Feudalism begins with the fact that everything belongs to the king, the highest lord of the land. All rights derive from the king, who has distributed some of his rights and responsibilities among his lords; they, in turn, distribute some of these rights and responsibilities to their knights. All obligations are personal, dependent upon the relationship between a lord and his followers. The followers swear fealty to the lord, and afterwards are known as vassals of that lord.
The lord ensures the loyalty of his favored followers by giving them land, the single most valuable and permanent commodity in the realm. To receive gold is a slightly dubious honor, since even a peasant can be bribed with gold. However, a transfer of land is sacred. Two types of land transfer are common:
- A gift is given for the duration of the recipient’s life but upon death reverts to the lord.
- A grant is given for the life of the recipient and his heirs.
A vassal does not really own the land he is given, but he does own all the granted benefits collected from that land. The vassal receives his grant in return for loyalty and services. As long as the knight’s obligations are satisfied, the benefits are legally his and cannot be justly taken away. Typically, a knight’s obligations are to serve loyally in his lord’s military campaigns and to advise his lord on important matters. In return, the lord owes his vassal protection, sustenance, and livelihood. Thus, there is a non-equal but reciprocal agreement between lord and vassal.
Obligations may be changed only if both parties agree. Usually they are only changed when one person has done something significant for the other. If the vassal rescued the king on the battlefield, he might receive his former gift as a permanent grant. If the knight violates his loyalty, he can lose the land he has of the lord. Typical reasons for land to revert to the lord include treason, failure to support the lord, or the lack of an heir when the grant holder dies. Daughters may inherit their father’s grants only if there are no male heirs.
Ranks of feudal vassalage begin with those closest to the king, both in friendship and in wealth. In Pendragon these are the British kings, lords, and office holders. In turn, these men appoint their own vassals. Knights (and squires, as knights-in-training) are the lowest class of noble vassals. They may hold land from the king, a count, a lower lord, or even from another knight; in some rare cases, a knight may become a vassal without a gift or grant of land.
Church officials and monasteries also rely upon land grants to knightly vassals in return for loyal service. Monasteries often became powerful landowners with their own knights to protect them.
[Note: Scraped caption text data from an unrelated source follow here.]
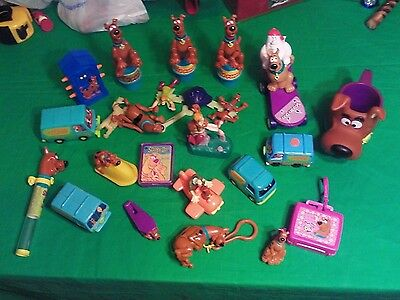 Scooby-doo toy lot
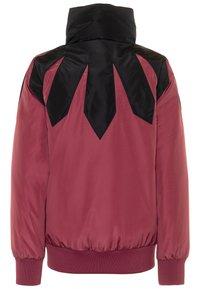 Molo - HARMONEY - Winter jacket - maroon - 1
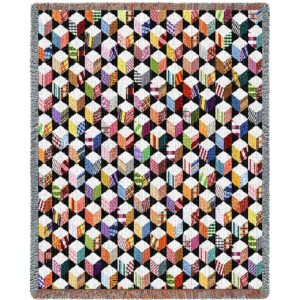 """Autograph Quilt 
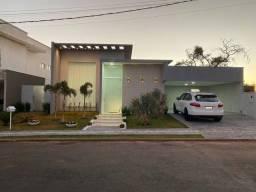 Título do anúncio: Casa no Cond. do Lago (Goiânia-GO)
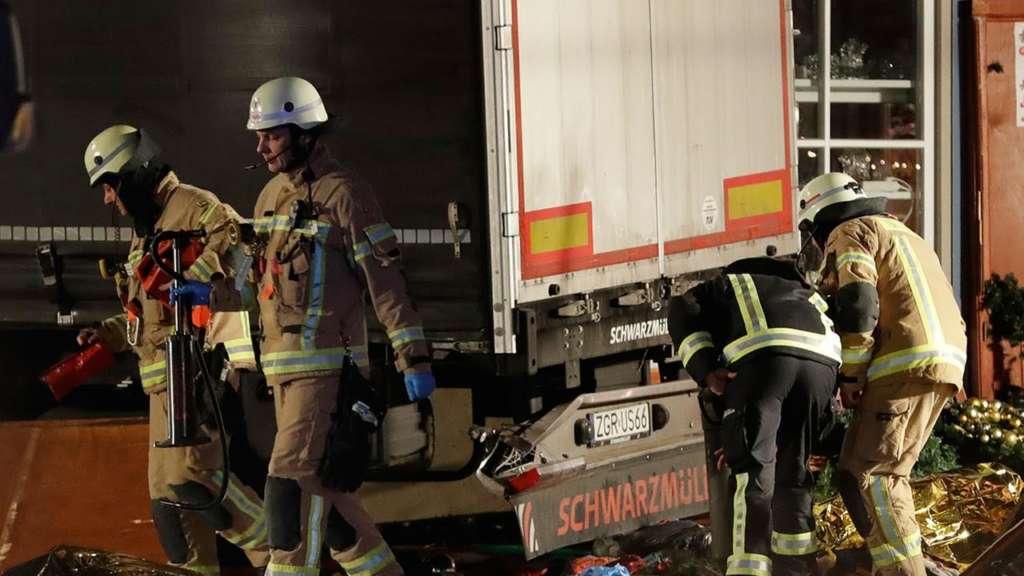 Twelve Dead as Truck Hits Berlin Christmas Market
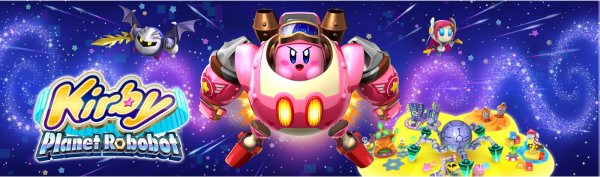Kirby_PlanetRobobot_3ds_Artwork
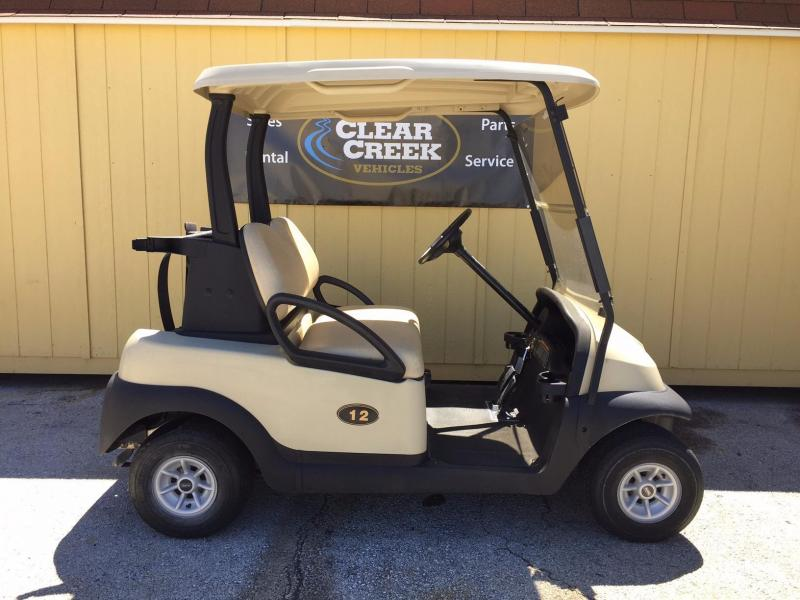 2012 Club Car Precedent i2 Excel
An oath is a promise made under the witness of God, the most sacred form of promise, and cannot be broken except with the gravest consequences: To Christians, it implies the threat of eternal damnation in Hell.
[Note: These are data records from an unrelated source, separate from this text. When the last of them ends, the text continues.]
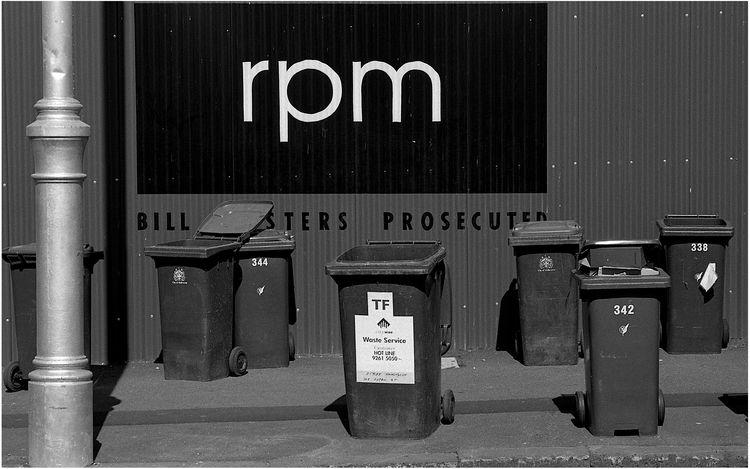 Rubbish photograph - film, streetphotography - michaelfinder | ello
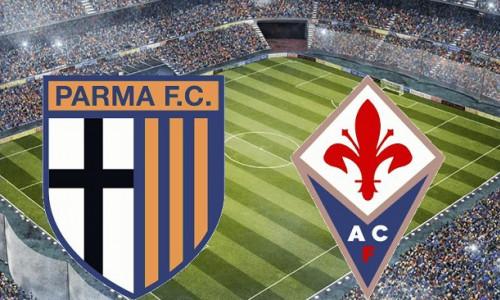 Link Sopcast, Acestream Parma vs Fiorentina, 20h00 ngày 19/5/2019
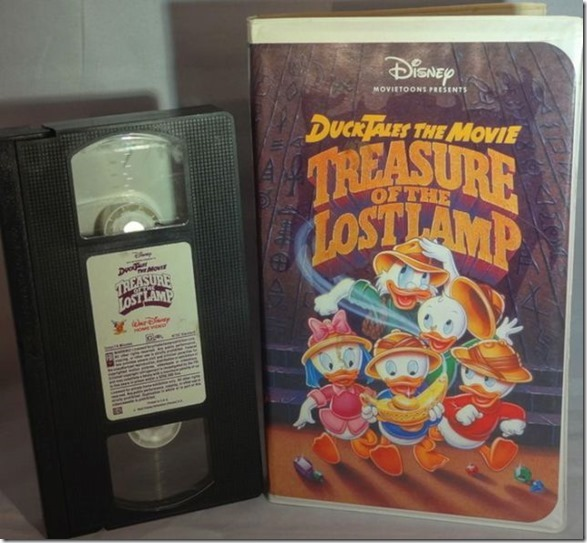 old-vhs-movies-3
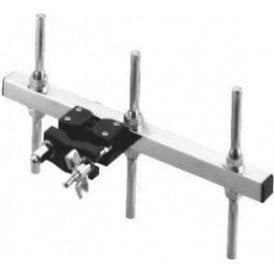 Gibraltar GAB12 Percussion Accessory Rack - 3 Post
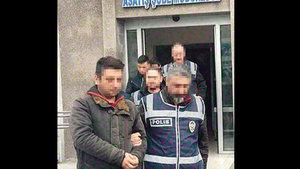 İzmir'deki 50 bin TL'lik soygun market müdürünün oyunu çıktı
Perhaps just as important, though, are the more immediate social consequences. All normal people shun oath-breakers. A man’s sworn word is one of the few possessions that he has after all material goods are taken away. It measures his soul and personality. A breaker of oaths has a shriveled and tiny soul, is not to be trusted, and forfeits the rights that he had as a member of society. Since all of society is based upon oaths and keeping one’s word, anyone who fails in this duty fails to uphold society and, therefore, cannot be part of it.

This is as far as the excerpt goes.